Material to process
##########

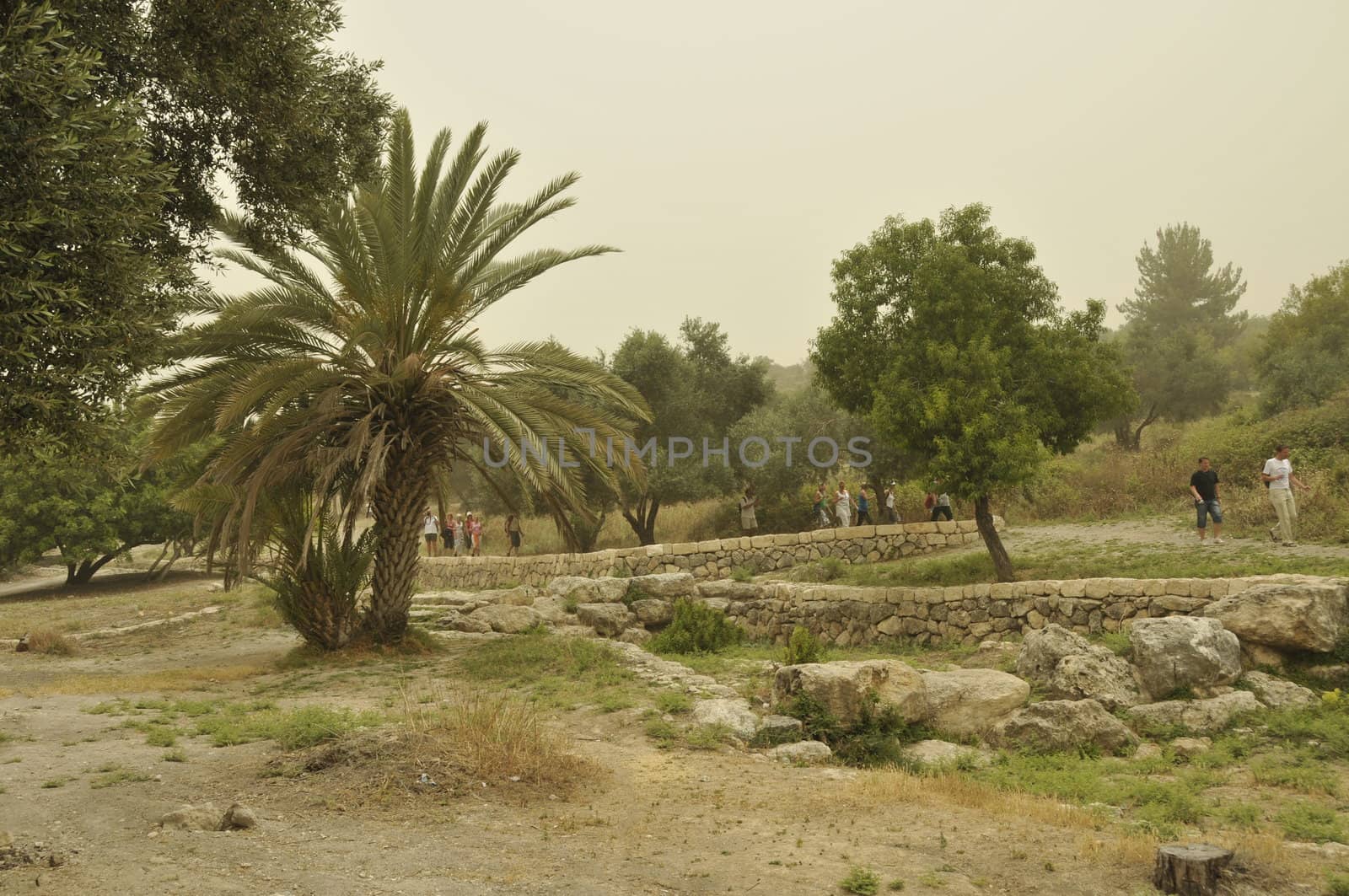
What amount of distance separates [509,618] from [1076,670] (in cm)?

##########

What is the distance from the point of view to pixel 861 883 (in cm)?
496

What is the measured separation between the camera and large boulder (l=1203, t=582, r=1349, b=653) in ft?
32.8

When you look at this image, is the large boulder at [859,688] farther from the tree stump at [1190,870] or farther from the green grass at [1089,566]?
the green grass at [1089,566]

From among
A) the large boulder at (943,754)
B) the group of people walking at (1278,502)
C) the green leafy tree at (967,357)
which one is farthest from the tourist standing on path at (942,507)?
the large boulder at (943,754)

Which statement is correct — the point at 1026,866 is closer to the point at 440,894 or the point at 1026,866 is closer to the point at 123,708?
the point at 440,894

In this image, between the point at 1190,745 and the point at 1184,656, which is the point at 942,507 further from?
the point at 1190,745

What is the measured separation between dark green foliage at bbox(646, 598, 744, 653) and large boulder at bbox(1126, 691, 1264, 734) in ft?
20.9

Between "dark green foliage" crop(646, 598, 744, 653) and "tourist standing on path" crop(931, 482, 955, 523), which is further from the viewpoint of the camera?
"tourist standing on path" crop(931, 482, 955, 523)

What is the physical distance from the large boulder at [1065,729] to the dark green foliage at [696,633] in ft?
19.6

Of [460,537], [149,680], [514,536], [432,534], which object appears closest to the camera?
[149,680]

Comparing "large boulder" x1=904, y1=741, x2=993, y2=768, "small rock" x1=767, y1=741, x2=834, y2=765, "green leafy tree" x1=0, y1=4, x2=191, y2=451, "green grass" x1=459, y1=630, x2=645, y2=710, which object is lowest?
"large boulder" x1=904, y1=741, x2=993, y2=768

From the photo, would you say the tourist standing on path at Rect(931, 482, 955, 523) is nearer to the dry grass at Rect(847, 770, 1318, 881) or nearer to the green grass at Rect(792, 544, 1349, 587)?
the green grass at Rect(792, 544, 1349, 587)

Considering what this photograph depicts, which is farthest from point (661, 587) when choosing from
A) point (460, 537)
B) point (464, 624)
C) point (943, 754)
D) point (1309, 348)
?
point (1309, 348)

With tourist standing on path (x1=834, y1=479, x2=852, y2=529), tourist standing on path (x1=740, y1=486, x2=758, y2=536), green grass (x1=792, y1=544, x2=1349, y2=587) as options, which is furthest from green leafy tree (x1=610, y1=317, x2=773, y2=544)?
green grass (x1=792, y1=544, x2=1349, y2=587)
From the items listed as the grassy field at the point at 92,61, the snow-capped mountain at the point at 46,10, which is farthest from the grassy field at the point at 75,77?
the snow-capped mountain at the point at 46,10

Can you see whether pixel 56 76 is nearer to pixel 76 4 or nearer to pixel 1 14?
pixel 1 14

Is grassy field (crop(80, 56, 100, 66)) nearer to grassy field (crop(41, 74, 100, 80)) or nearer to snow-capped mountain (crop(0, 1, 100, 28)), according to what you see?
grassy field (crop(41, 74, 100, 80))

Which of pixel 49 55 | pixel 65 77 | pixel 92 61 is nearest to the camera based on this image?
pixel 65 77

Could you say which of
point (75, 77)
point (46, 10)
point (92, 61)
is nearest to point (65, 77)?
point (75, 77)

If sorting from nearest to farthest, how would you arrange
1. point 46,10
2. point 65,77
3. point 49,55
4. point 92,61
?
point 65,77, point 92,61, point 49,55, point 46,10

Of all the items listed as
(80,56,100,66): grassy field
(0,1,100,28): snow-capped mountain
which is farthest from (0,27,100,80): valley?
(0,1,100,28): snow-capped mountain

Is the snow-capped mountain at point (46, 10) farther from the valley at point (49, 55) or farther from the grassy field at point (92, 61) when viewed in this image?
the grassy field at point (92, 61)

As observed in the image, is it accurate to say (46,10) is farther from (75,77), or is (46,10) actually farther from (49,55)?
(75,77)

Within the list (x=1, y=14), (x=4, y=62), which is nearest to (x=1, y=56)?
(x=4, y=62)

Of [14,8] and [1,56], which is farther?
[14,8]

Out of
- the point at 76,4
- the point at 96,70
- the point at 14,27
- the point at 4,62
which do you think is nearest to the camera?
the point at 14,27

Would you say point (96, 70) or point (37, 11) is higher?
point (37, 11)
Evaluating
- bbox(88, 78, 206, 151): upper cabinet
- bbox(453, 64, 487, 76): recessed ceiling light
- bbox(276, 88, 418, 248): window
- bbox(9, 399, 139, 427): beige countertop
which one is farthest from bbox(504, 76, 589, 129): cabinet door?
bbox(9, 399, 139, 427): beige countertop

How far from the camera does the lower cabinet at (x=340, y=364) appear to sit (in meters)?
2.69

##########

Exercise details
Pull out each line in the records above that contains the word "camera", and copy each one in full.

Result of this exercise
What is the measured separation between the camera and large boulder (l=1203, t=582, r=1349, b=653) in ft?
Between "dark green foliage" crop(646, 598, 744, 653) and "tourist standing on path" crop(931, 482, 955, 523), which is further from the viewpoint of the camera?
Of [460,537], [149,680], [514,536], [432,534], which object appears closest to the camera?
Which of pixel 49 55 | pixel 65 77 | pixel 92 61 is nearest to the camera based on this image?
which do you think is nearest to the camera?
How far from the camera does the lower cabinet at (x=340, y=364) appear to sit (in meters)?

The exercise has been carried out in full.